* [TASK INPUTS]:
────────────────────────────────────────
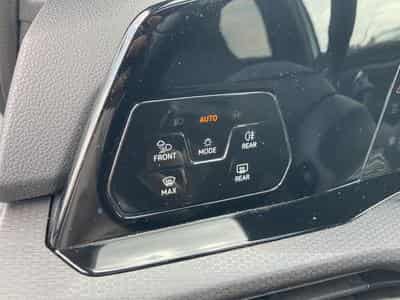 VW GOLF VIII 2.0 TDI 200 GTD DSG7 (2021) - Photo 13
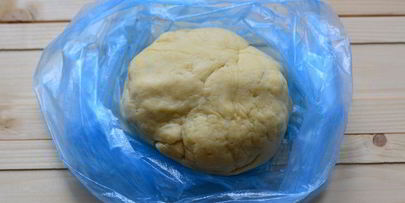 печенье на шпажке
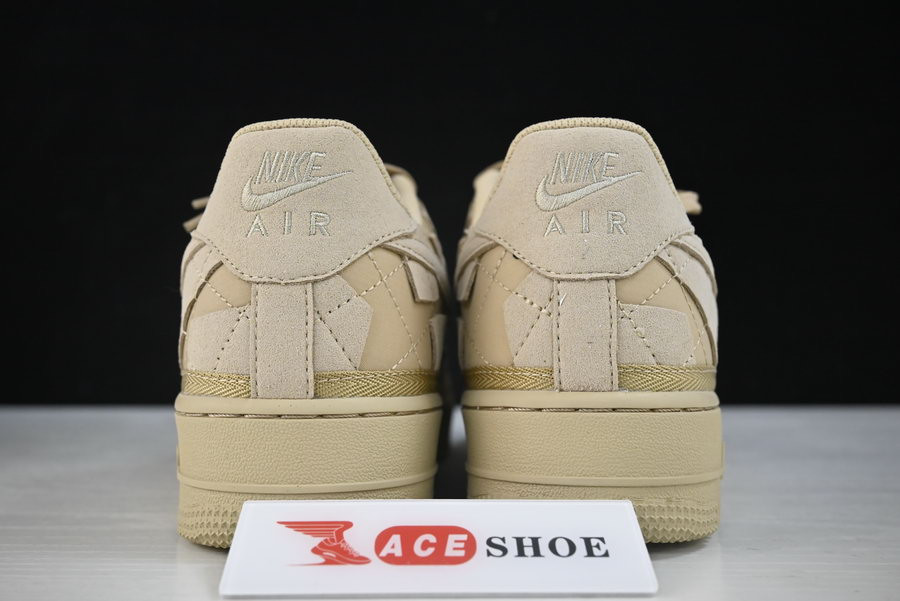 Billie Eilish x Nike Air Force 1 Lows DQ4137-200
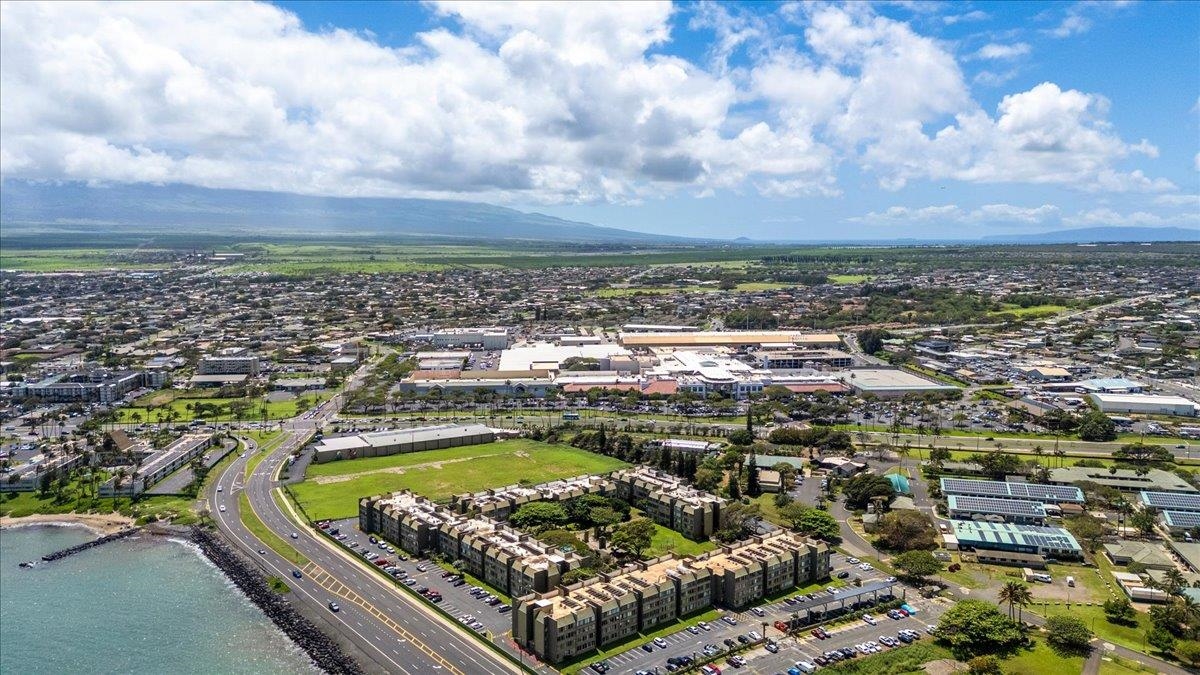 111 KAHULUI BEACH Rd Unit: B-314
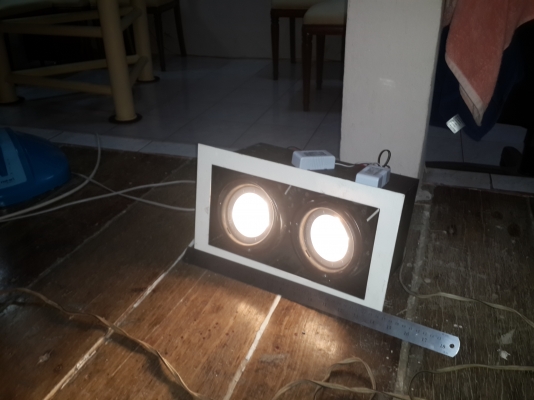 หลอด สปอร์ทไลท์ led หลอด สปอร์ทไลท์ led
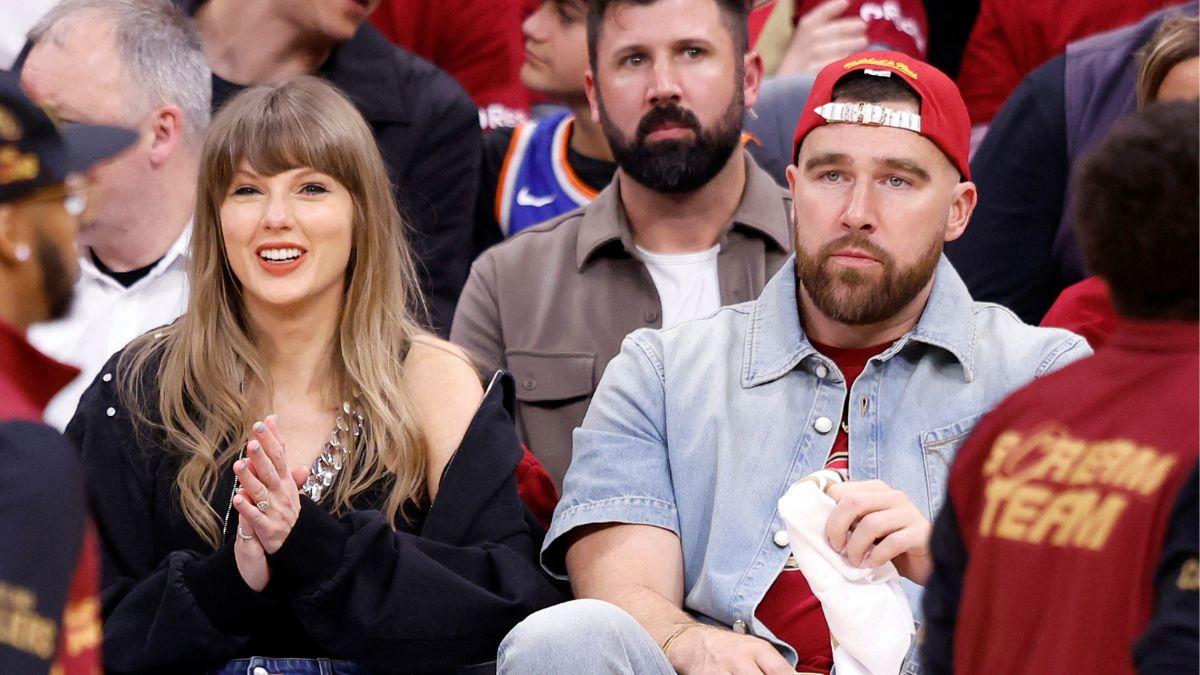 taylor swift travis kelce confirmed wedding guest list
────────────────────────────────────────
* [INSTRUCTION]:
Reproduce the text of every record verbatim, one record per line in the original order, and omit the pictures.

* [ANSWER BOX]:
 VW GOLF VIII 2.0 TDI 200 GTD DSG7 (2021) - Photo 13
 печенье на шпажке
 Billie Eilish x Nike Air Force 1 Lows DQ4137-200
 111 KAHULUI BEACH Rd Unit: B-314
 หลอด สปอร์ทไลท์ led หลอด สปอร์ทไลท์ led
 taylor swift travis kelce confirmed wedding guest list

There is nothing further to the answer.